EXERCISE INSTRUCTIONS
Copy the data verbatim, starting at the line that contains "Of the choices" and continuing through the end of the data, both ends included.

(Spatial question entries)
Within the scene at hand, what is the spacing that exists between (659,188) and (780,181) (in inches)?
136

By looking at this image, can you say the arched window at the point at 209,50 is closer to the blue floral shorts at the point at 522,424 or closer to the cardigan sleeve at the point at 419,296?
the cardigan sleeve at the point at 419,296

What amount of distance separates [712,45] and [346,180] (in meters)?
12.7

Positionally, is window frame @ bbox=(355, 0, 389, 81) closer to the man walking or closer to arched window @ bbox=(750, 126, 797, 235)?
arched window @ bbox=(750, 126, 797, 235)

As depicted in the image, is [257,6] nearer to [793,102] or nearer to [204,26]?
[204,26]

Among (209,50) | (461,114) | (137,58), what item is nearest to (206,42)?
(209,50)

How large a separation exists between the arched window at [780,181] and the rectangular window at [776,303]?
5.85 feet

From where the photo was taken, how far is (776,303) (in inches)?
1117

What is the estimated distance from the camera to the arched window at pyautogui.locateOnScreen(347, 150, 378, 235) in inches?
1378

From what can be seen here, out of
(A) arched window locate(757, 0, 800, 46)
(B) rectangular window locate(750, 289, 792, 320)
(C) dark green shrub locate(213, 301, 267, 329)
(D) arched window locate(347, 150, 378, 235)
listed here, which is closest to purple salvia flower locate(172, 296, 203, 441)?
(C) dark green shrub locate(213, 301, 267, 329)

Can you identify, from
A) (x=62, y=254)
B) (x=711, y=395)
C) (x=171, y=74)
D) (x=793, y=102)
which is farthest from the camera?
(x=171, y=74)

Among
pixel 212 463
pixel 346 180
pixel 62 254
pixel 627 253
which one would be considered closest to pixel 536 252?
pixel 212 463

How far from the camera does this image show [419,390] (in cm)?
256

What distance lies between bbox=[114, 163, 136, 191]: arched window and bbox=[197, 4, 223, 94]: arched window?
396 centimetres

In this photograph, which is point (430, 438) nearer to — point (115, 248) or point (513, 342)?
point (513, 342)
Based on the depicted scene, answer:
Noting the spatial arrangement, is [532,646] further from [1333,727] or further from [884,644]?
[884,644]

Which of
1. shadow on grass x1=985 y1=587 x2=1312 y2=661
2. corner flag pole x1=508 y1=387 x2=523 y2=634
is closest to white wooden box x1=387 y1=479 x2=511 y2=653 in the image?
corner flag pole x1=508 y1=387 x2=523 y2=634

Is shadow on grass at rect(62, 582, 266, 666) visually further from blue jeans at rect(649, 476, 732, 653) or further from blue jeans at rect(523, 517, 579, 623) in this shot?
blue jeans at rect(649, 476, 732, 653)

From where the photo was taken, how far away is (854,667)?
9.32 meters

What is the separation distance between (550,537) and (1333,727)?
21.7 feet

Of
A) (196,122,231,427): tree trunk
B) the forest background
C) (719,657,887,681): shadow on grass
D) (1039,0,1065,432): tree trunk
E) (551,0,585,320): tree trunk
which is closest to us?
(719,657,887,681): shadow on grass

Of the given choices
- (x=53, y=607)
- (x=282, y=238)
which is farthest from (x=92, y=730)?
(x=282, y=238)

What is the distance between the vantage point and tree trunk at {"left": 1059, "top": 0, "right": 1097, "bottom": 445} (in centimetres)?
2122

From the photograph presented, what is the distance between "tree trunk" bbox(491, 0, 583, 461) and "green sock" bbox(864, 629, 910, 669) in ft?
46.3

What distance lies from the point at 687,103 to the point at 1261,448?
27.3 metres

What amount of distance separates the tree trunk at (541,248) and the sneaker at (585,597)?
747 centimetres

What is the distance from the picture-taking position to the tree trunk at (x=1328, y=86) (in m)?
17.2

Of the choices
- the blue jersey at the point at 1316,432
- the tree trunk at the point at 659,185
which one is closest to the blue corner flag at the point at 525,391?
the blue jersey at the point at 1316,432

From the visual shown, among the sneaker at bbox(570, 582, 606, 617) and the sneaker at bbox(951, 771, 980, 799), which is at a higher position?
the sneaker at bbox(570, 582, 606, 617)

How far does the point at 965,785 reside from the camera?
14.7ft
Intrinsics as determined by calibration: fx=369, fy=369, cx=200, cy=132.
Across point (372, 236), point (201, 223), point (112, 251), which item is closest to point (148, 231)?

RESULT OF THE EXERCISE
Of the choices
- the blue jersey at the point at 1316,432
- the tree trunk at the point at 659,185
which one is closest to the blue corner flag at the point at 525,391?
the blue jersey at the point at 1316,432

From the visual shown, among the sneaker at bbox(570, 582, 606, 617) and the sneaker at bbox(951, 771, 980, 799), which is at a higher position?
the sneaker at bbox(570, 582, 606, 617)

How far does the point at 965,785 reside from the camera?
14.7ft
Intrinsics as determined by calibration: fx=369, fy=369, cx=200, cy=132.
Across point (372, 236), point (201, 223), point (112, 251), which item is closest to point (148, 231)?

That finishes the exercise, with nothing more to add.